Exercise goal = Copy the listing below word for word, from the line containing "Judging from the" through the end of the listing, including both ends.

Given records =
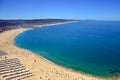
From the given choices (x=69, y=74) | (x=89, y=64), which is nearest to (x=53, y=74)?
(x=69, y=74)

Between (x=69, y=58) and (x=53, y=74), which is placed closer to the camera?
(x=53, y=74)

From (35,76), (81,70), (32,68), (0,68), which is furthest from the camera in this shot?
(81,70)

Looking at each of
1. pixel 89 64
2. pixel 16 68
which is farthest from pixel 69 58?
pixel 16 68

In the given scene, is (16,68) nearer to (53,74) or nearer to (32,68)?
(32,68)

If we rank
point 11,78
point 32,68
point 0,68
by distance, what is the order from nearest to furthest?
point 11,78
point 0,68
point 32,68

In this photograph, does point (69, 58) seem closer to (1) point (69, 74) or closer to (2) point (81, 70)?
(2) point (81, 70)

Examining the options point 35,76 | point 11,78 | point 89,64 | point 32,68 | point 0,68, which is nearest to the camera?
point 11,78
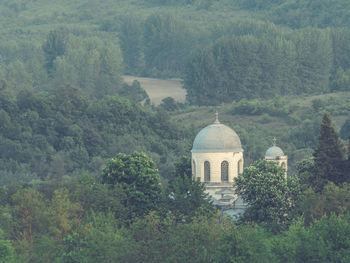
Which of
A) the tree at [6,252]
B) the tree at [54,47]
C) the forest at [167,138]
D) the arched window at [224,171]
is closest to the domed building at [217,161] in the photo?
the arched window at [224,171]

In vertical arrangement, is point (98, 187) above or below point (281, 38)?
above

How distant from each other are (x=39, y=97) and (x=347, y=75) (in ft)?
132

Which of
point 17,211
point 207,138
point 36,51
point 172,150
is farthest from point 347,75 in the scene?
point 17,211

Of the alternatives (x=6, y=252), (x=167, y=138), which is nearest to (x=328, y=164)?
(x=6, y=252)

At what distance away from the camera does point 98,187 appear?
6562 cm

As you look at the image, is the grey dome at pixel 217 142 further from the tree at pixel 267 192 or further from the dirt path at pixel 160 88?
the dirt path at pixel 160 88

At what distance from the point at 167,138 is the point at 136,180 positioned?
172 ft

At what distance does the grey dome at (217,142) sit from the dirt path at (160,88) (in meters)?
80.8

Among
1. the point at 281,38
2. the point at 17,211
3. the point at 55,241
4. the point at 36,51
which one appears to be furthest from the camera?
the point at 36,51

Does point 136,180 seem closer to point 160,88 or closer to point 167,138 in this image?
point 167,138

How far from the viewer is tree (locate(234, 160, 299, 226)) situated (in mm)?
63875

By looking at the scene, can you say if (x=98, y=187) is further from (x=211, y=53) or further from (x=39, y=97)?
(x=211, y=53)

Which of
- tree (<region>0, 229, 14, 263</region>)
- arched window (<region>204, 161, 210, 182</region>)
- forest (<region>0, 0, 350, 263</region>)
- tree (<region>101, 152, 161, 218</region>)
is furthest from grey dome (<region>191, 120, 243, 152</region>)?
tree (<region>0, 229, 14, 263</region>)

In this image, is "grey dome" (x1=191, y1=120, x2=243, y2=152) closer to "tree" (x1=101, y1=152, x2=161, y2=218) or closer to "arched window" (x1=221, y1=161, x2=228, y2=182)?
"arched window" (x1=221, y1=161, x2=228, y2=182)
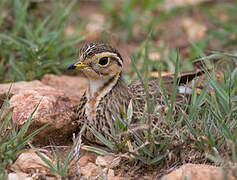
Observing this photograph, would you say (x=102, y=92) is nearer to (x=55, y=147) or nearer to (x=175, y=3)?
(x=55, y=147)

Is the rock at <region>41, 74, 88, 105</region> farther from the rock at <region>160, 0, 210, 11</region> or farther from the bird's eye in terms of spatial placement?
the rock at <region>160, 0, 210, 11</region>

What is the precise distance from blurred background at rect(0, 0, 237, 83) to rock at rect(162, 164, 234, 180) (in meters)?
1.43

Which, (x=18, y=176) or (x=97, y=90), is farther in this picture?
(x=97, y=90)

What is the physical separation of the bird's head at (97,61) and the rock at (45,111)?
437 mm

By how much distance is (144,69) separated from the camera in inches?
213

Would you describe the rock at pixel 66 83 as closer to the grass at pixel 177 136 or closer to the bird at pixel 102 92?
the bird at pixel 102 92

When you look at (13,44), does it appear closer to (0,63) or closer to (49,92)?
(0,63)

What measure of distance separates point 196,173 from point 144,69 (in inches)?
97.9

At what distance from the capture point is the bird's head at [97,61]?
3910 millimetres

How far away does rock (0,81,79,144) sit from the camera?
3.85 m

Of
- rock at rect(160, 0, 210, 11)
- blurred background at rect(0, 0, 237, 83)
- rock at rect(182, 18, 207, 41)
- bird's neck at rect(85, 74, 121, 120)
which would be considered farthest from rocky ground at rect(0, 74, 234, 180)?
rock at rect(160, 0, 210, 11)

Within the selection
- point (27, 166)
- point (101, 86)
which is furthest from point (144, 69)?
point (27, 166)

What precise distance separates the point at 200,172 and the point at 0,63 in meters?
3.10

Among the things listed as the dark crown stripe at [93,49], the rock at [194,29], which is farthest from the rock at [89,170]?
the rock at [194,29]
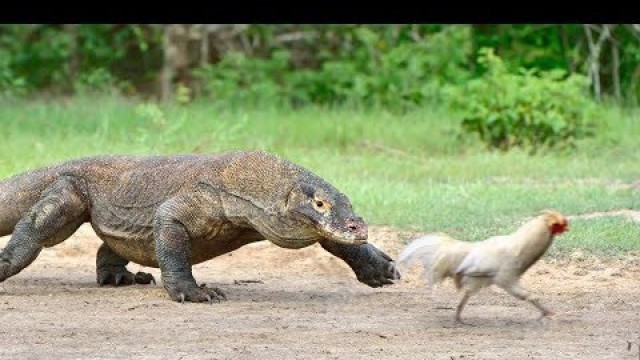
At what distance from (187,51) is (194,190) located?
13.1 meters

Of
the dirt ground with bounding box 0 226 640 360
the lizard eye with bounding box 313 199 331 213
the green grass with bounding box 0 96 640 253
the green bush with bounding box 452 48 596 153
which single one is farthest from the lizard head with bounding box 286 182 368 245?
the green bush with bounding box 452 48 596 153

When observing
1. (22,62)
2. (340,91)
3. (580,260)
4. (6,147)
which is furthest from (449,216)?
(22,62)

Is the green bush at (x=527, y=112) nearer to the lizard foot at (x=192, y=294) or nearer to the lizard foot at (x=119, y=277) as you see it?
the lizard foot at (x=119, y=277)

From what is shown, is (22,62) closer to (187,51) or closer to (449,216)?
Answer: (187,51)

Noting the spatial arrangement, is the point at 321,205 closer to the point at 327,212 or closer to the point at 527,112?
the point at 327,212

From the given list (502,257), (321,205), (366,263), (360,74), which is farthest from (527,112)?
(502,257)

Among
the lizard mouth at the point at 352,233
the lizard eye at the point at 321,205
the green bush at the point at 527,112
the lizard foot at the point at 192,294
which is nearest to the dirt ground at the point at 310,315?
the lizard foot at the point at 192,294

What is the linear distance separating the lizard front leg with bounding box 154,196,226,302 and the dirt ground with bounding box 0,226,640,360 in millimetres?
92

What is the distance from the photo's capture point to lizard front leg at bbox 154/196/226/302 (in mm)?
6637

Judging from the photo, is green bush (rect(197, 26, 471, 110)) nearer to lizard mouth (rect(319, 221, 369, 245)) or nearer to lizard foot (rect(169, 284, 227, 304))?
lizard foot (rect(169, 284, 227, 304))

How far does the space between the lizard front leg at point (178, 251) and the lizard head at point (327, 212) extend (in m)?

Right answer =
Judging from the photo, is green bush (rect(197, 26, 471, 110)) nearer to lizard mouth (rect(319, 221, 369, 245)) or nearer to lizard foot (rect(169, 284, 227, 304))?
lizard foot (rect(169, 284, 227, 304))

How far does the space between the lizard front leg at point (178, 251) and the lizard head at point (327, 212) extend (in m)?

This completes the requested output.